Am I missing some sort of handy Stream approach than could be used as an adapter?
(Critiques are welcome, but please also answer the above as applicable. Also, I would prefer not to deal with threads. ;-)
Hashes have a build and a finalization phase. You can shove arbitrary amounts of data in during the build phase. The data can be split up as you like. Finally, you finish the hash operation and get your hash.
You can use a writable CryptoStream to write your data. This is the easiest way.
You can call HashAlgorithm.TransformBlock multiple times, and then calling TransformFinalBlock will give you the result of all blocks.
Chunk up your input (by reading x amount of bytes from a steam) and call TransformBlock with each chunk.

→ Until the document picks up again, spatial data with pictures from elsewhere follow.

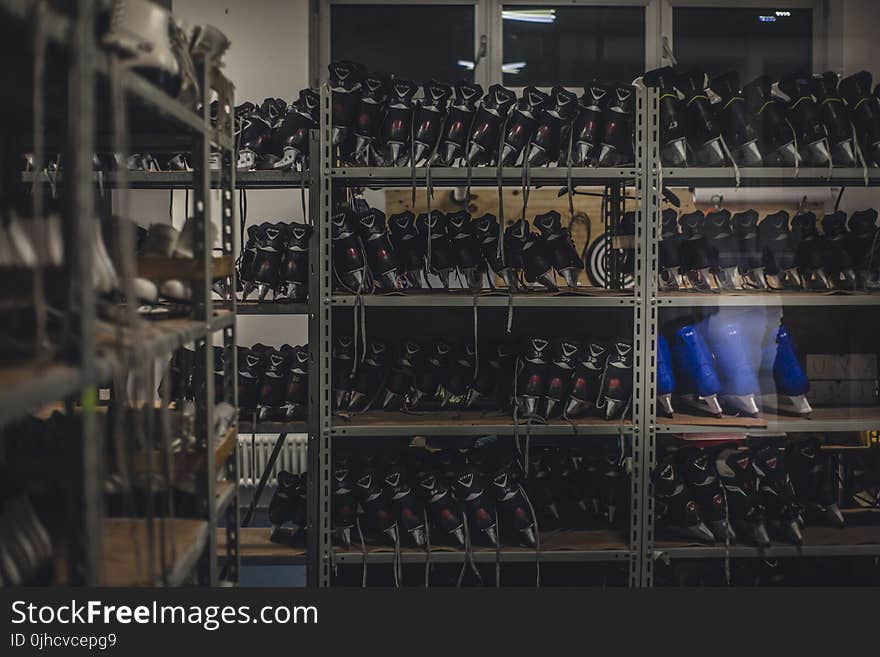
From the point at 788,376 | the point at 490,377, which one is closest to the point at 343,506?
the point at 490,377

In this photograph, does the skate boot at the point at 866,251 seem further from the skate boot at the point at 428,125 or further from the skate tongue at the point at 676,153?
the skate boot at the point at 428,125

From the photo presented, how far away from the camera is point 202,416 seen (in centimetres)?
185

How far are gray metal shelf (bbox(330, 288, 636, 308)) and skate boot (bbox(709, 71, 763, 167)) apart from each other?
2.08 ft

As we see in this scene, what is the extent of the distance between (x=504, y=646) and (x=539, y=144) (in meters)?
1.62

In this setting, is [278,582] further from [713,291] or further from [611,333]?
[713,291]

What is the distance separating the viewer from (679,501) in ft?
9.11

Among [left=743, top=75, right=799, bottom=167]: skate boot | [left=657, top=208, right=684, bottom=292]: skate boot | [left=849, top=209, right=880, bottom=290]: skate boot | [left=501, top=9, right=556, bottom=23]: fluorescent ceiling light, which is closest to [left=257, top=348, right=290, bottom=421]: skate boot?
[left=657, top=208, right=684, bottom=292]: skate boot

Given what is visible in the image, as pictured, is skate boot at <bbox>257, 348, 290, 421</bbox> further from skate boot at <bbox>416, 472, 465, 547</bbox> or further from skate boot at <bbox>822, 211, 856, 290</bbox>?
skate boot at <bbox>822, 211, 856, 290</bbox>

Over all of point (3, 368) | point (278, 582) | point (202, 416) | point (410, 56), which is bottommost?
point (278, 582)

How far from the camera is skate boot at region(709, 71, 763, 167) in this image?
9.02ft

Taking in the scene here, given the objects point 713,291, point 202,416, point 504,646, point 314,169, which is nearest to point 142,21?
point 202,416

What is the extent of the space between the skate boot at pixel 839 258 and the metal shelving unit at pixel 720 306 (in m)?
0.08

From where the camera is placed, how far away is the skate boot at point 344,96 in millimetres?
2736

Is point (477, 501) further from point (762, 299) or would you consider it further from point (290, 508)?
point (762, 299)
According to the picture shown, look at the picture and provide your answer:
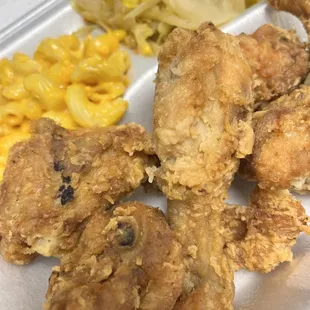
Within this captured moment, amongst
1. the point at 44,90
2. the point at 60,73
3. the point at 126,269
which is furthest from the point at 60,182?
the point at 60,73

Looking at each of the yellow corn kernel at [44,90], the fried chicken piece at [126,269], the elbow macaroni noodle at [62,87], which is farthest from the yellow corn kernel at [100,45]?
the fried chicken piece at [126,269]

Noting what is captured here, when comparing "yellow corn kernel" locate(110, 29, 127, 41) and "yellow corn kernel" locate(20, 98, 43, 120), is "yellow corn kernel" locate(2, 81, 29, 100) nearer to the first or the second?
"yellow corn kernel" locate(20, 98, 43, 120)

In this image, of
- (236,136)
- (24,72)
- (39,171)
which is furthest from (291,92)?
(24,72)

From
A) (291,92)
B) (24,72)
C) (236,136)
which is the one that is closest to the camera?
(236,136)

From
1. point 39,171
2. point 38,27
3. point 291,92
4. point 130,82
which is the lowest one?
point 291,92

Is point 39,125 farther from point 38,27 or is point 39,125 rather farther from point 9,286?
point 38,27

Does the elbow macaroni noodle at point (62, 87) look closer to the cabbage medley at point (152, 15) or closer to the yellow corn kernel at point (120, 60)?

EDIT (from the msdn example):
public static void PrintHashMultiBlock(byte[] input, int size)
{
SHA256Managed sha = new SHA256Managed();
int offset = 0;
while (input.Length - offset >= size)
offset += sha.TransformBlock(input, offset, size, input, offset);
sha.TransformFinalBlock(input, offset, input.Length - offset);
Console.WriteLine("MultiBlock {0:00}: {1}", size, BytesToStr(sha.Hash));
}
Sorry I don't have any example readily available, though for you, you're basically replacing input with your own chunk, then the size would be the number of bytes in that chunk. You will have to keep track of the offset yourself.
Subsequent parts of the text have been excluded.